DATA FOR THIS TASK:
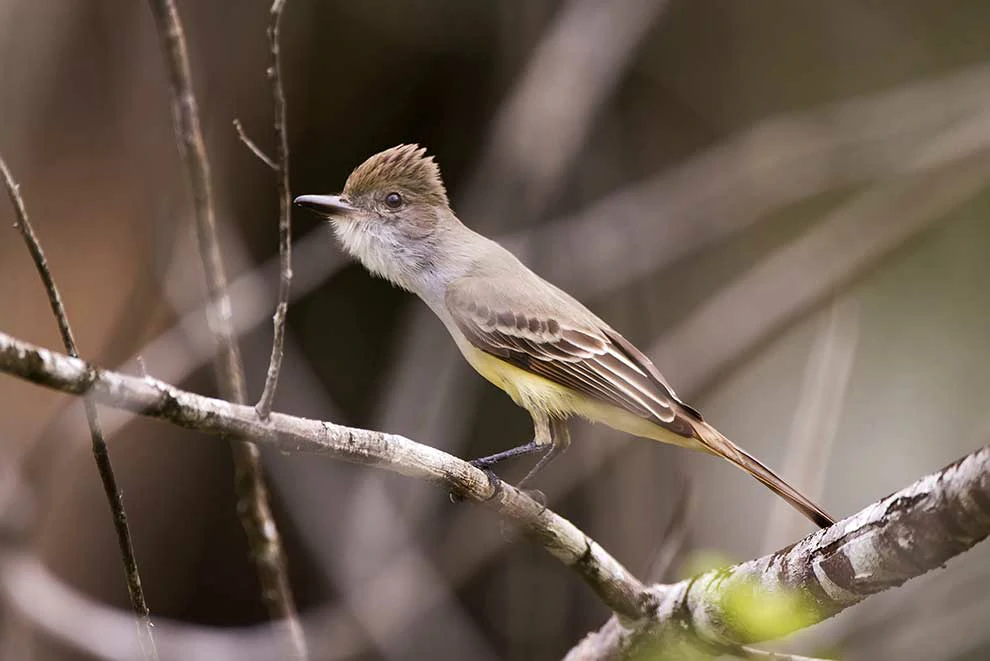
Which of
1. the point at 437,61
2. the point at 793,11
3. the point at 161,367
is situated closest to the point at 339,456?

WHAT TO WORK ON:
Reproduce the records with every occurrence of "point" replaced by "location", leaving all other wording unchanged, and omit the pictures from your answer.

COMPLETE ANSWER:
Which of
1. the location at 437,61
2. the location at 793,11
3. the location at 161,367
is situated closest to the location at 339,456?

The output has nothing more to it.